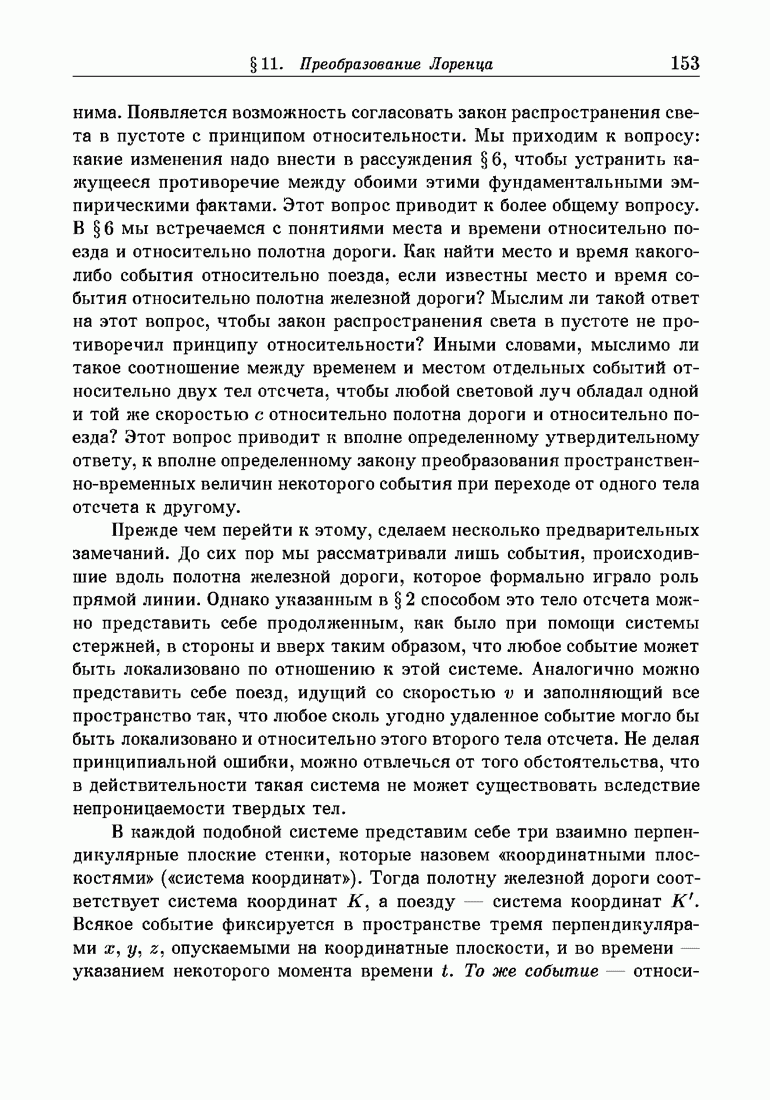 § 11. Преобразование Лоренца 153

нима. Появляется возможность согласовать закон распространения света в пустоте с принципом относительности. Мы приходим к вопросу: какие изменения надо внести в рассуждения § 6, чтобы устранить кажущееся противоречие между обоими этими фундаментальными эмпирическими фактами. Этот вопрос приводит к более общему вопросу. В § 6 мы встречаемся с понятиями места и времени относительно поезда и относительно полотна дороги. Как найти место и время какого-либо события относительно поезда, если известны место и время события относительно полотна железной дороги? Мыслим ли такой ответ на этот вопрос, чтобы закон распространения света в пустоте не противоречил принципу относительности? Иными словами, мыслимо ли такое соотношение между временем и местом отдельных событий относительно двух тел отсчета, чтобы любой световой луч обладал одной и той же скоростью $c$ относительно полотна дороги и относительно поезда? Этот вопрос приводит к вполне определенному утвердительному ответу, к вполне определенному закону преобразования пространственно-временных величин некоторого события при переходе от одного тела отсчета к другому.

Прежде чем перейти к этому, сделаем несколько предварительных замечаний. До сих пор мы рассматривали лишь события, происходившие вдоль полотна железной дороги, которое формально играло роль прямой линии. Однако указанным в § 2 способом это тело отсчета можно представить себе продолженным, как было при помощи системы стержней, в стороны и вверх таким образом, что любое событие может быть локализовано по отношению к этой системе. Аналогично можно представить себе поезд, идущий со скоростью $v$ и заполняющий все пространство так, что любое сколь угодно удаленное событие могло бы быть локализовано и относительно этого второго тела отсчета. Не делая принципиальной ошибки, можно отвлечься от того обстоятельства, что в действительности такая система не может существовать вследствие непроницаемости твердых тел.

В каждой подобной системе представим себе три взаимно перпендикулярные плоские стенки, которые назовем «координатными плоскостями» («система координат»). Тогда полотну железной дороги соответствует система координат $K$, а поезду — система координат $K'$. Всякое событие фиксируется в пространстве тремя перпендикулярами $x$, $y$, $z$, опускаемыми на координатные плоскости, и во времени — указанием некоторого момента времени $t$. То же событие — относи-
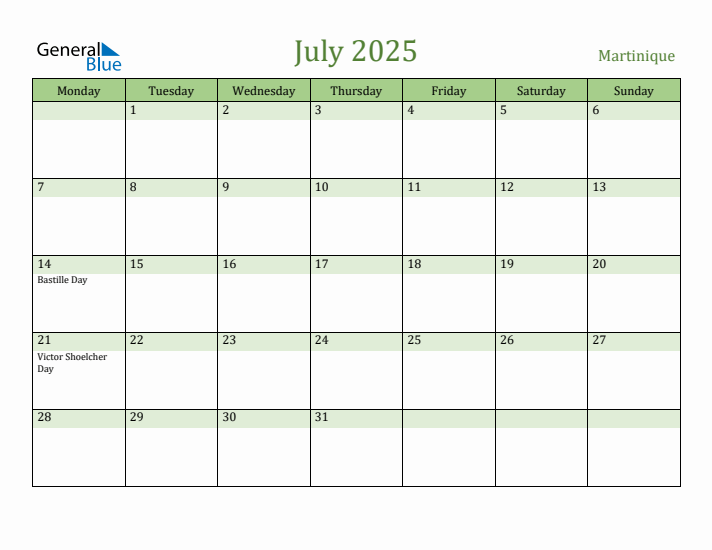 General Blue

July 2025

Martinique

| Monday | Tuesday | Wednesday | Thursday | Friday | Saturday | Sunday |
|---|---|---|---|---|---|---|
| | 1 | 2 | 3 | 4 | 5 | 6 |
| 7 | 8 | 9 | 10 | 11 | 12 | 13 |
| 14 Bastille Day | 15 | 16 | 17 | 18 | 19 | 20 |
| 21 Victor Shoelcher Day | 22 | 23 | 24 | 25 | 26 | 27 |
| 28 | 29 | 30 | 31 | | | |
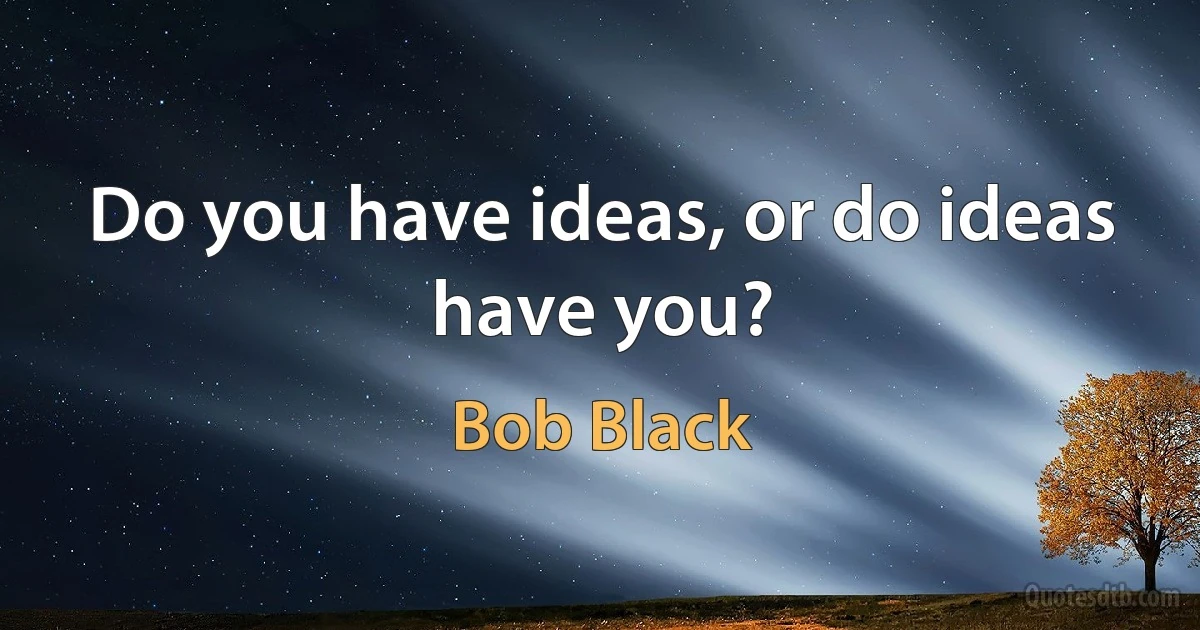 Do you have ideas, or do ideas have you?

Bob Black

Quotesdtb.com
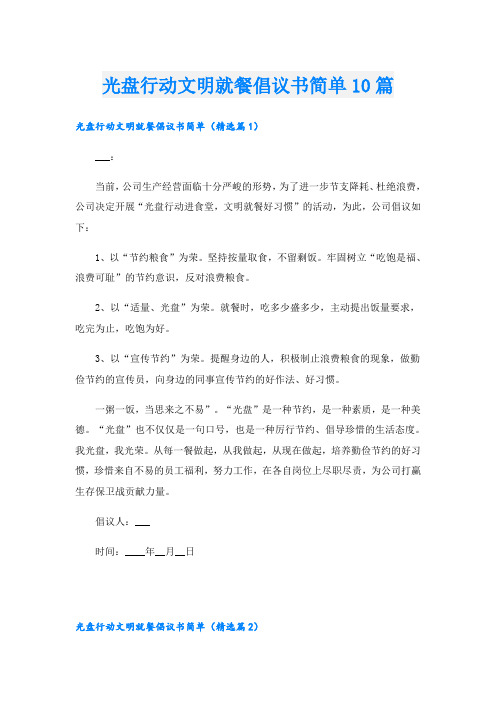 光盘行动文明就餐倡议书简单10篇

光盘行动文明就餐倡议书简单（精选篇1）

___：

当前，公司生产经营面临十分严峻的形势，为了进一步节支降耗、杜绝浪费，公司决定开展“光盘行动进食堂，文明就餐好习惯”的活动，为此，公司倡议如下：

1、以“节约粮食”为荣。坚持按量取食，不留剩饭。牢固树立“吃饱是福、浪费可耻”的节约意识，反对浪费粮食。

2、以“适量、光盘”为荣。就餐时，吃多少盛多少，主动提出饭量要求，吃完为止，吃饱为好。

3、以“宣传节约”为荣。提醒身边的人，积极制止浪费粮食的现象，做勤俭节约的宣传员，向身边的同事宣传节约的好作法、好习惯。

一粥一饭，当思来之不易”。“光盘”是一种节约，是一种素质，是一种美德。“光盘”也不仅仅是一句口号，也是一种厉行节约、倡导珍惜的生活态度。我光盘，我光荣。从每一餐做起，从我做起，从现在做起，培养勤俭节约的好习惯，珍惜来自不易的员工福利，努力工作，在各自岗位上尽职尽责，为公司打赢生存保卫战贡献力量。

倡议人：___

时间：____年__月__日

光盘行动文明就餐倡议书简单（精选篇2）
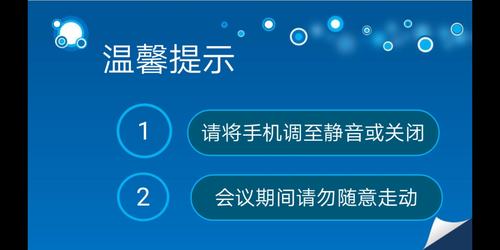 温馨提示

1 请将手机调至静音或关闭

2 会议期间请勿随意走动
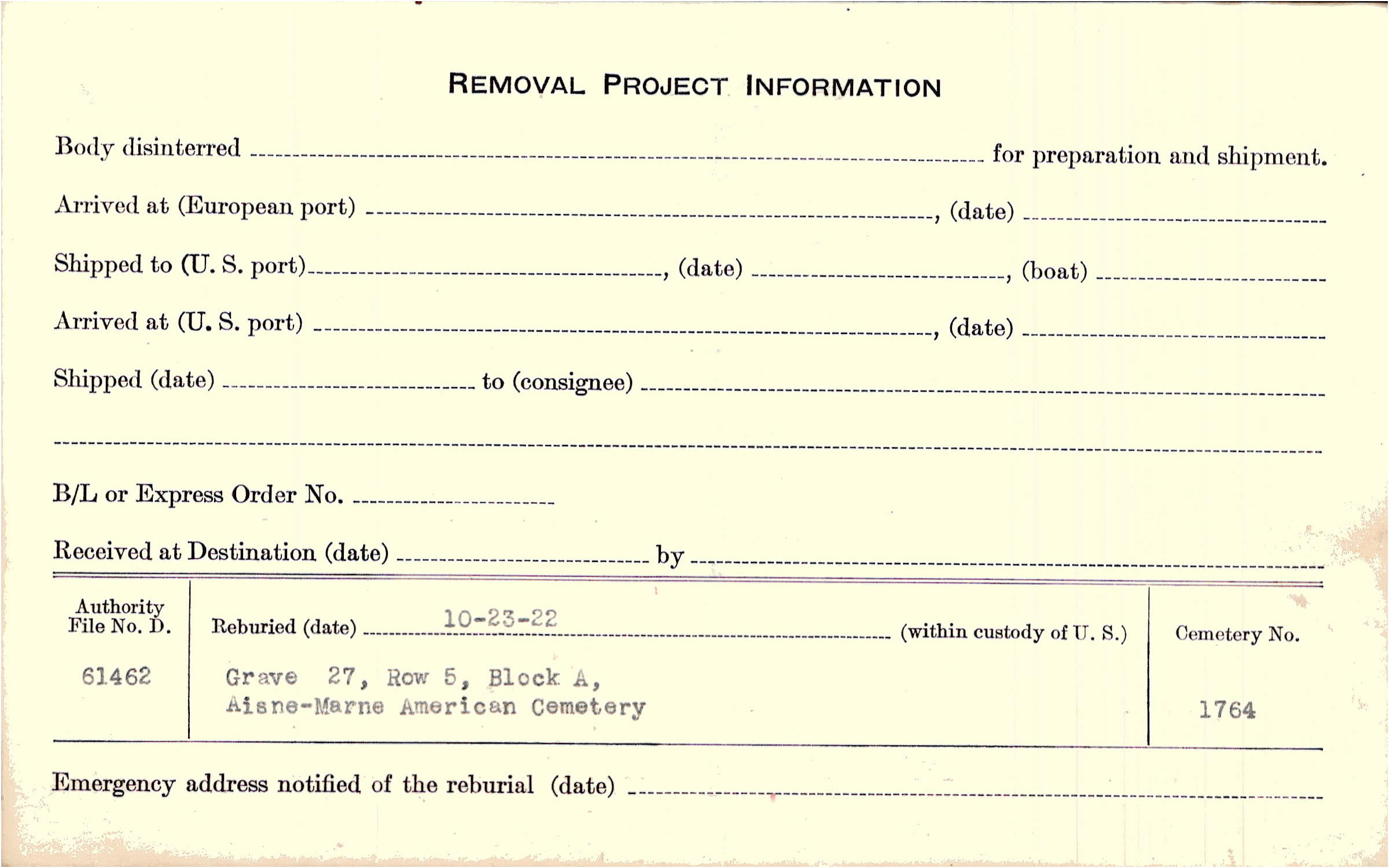 REMOVAL PROJECT INFORMATION

Body disinterred ____ for preparation and shipment.

Arrived at (European port) ____, (date) ____

Shipped to (U. S. port) ____, (date) ____, (boat) ____

Arrived at (U. S. port) ____, (date) ____

Shipped (date) ____ to (consignee) ____

____

B/L or Express Order No. ____

Received at Destination (date) ____ by ____

Authority File No. D.

61462

Reburied (date) 10-23-22 (within custody of U. S.)

Grave 27, Row 5, Block A,
Aisne-Marne American Cemetery

Cemetery No.

1764

Emergency address notified of the reburial (date) ____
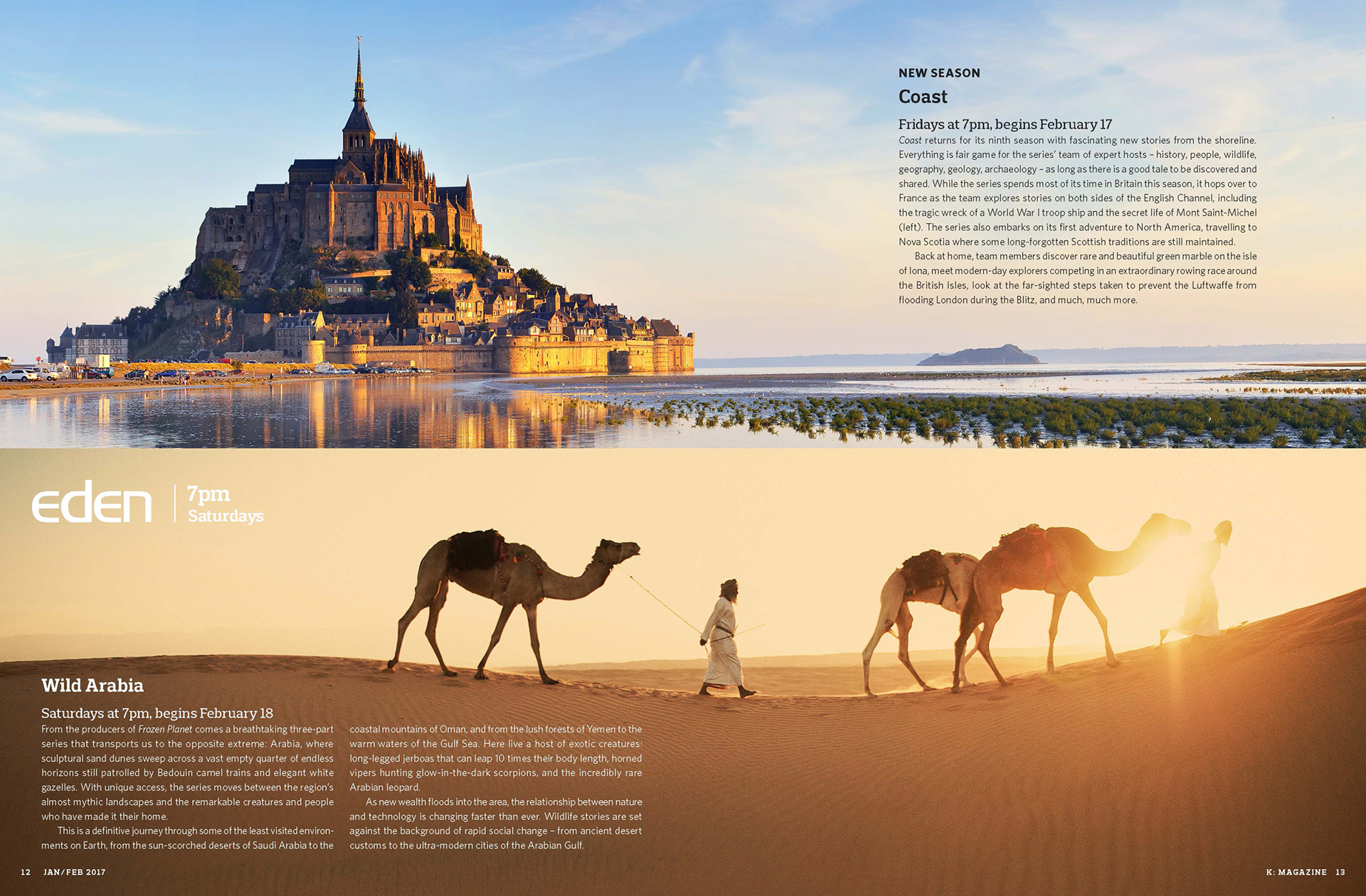 NEW SEASON

Coast

Fridays at 7pm, begins February 17

Coast returns for its ninth season with fascinating new stories from the shoreline. Everything is fair game for the series' team of expert hosts – history, people, wildlife, geography, geology, archaeology – as long as there is a good tale to be discovered and shared. While the series spends most of its time in Britain this season, it hops over to France as the team explores stories on both sides of the English Channel, including the tragic wreck of a World War I troop ship and the secret life of Mont Saint-Michel (left). The series also embarks on its first adventure to North America, travelling to Nova Scotia where some long-forgotten Scottish traditions are still maintained.

Back at home, team members discover rare and beautiful green marble on the isle of Iona, meet modern-day explorers competing in an extraordinary rowing race around the British Isles, look at the far-sighted steps taken to prevent the Luftwaffe from flooding London during the Blitz, and much, much more.

eden

7pm
Saturdays

Wild Arabia

Saturdays at 7pm, begins February 18

From the producers of Frozen Planet comes a breathtaking three-part series that transports us to the opposite extreme: Arabia, where sculptural sand dunes sweep across a vast empty quarter of endless horizons still patrolled by Bedouin camel trains and elegant white gazelles. With unique access, the series moves between the region's almost mythic landscapes and the remarkable creatures and people who have made it their home.

This is a definitive journey through some of the least visited environments on Earth, from the sun-scorched deserts of Saudi Arabia to the coastal mountains of Oman, and from the lush forests of Yemen to the warm waters of the Gulf Sea. Here live a host of exotic creatures: long-legged jerboas that can leap 10 times their body length, horned vipers hunting glow-in-the-dark scorpions, and the incredibly rare Arabian leopard.

As new wealth floods into the area, the relationship between nature and technology is changing faster than ever. Wildlife stories are set against the background of rapid social change – from ancient desert customs to the ultra-modern cities of the Arabian Gulf.

12 JAN/FEB 2017

K: MAGAZINE 13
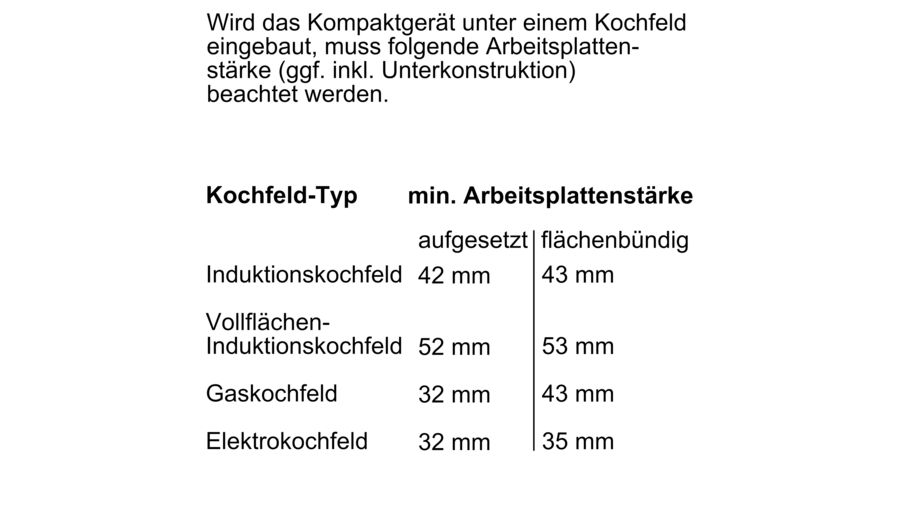 Wird das Kompaktgerät unter einem Kochfeld eingebaut, muss folgende Arbeitsplattenstärke (ggf. inkl. Unterkonstruktion) beachtet werden.

| Kochfeld-Typ | min. Arbeitsplattenstärke | |
|---|---|---|
| | aufgesetzt | flächenbündig |
| Induktionskochfeld | 42 mm | 43 mm |
| Vollflächen-Induktionskochfeld | 52 mm | 53 mm |
| Gaskochfeld | 32 mm | 43 mm |
| Elektrokochfeld | 32 mm | 35 mm |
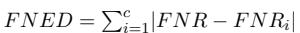 $FNED = \sum_{i=1}^{c} |FNR - FNR_i|$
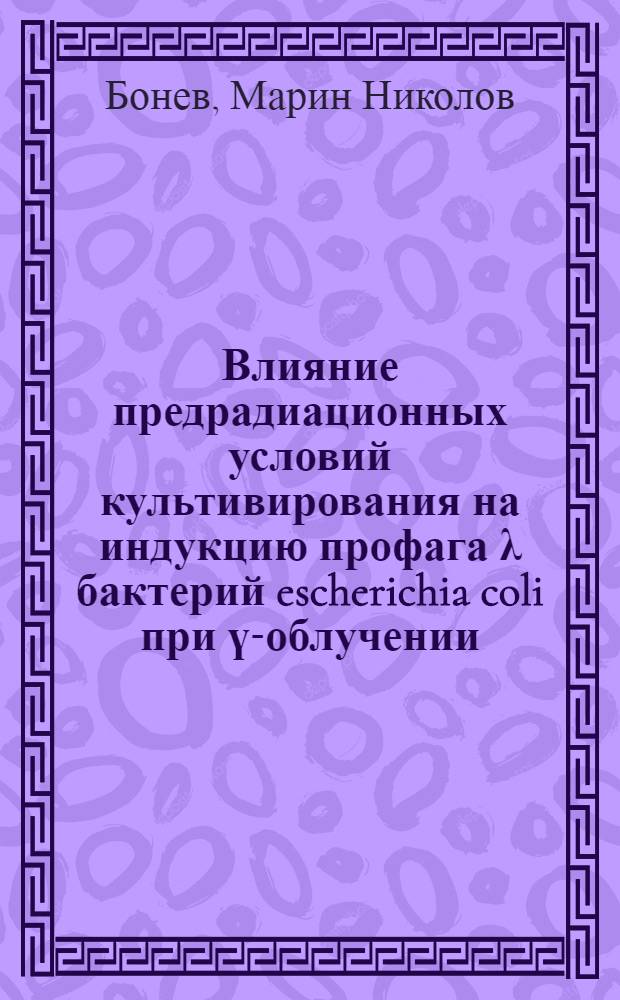 Бонев, Марин Николов

Влияние предрадиационных условий культивирования на индукцию профага λ бактерий escherichia coli при γ-облучении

========================================================================

What you have to do: Within the listing above, copy exactly the lines that start at the one with "Cemetery No." and continue through the one with "Fridays at 7pm, begins February 17". Omit pictures.

Result of the exercise:
Cemetery No.

1764

Emergency address notified of the reburial (date) ____
 NEW SEASON

Coast

Fridays at 7pm, begins February 17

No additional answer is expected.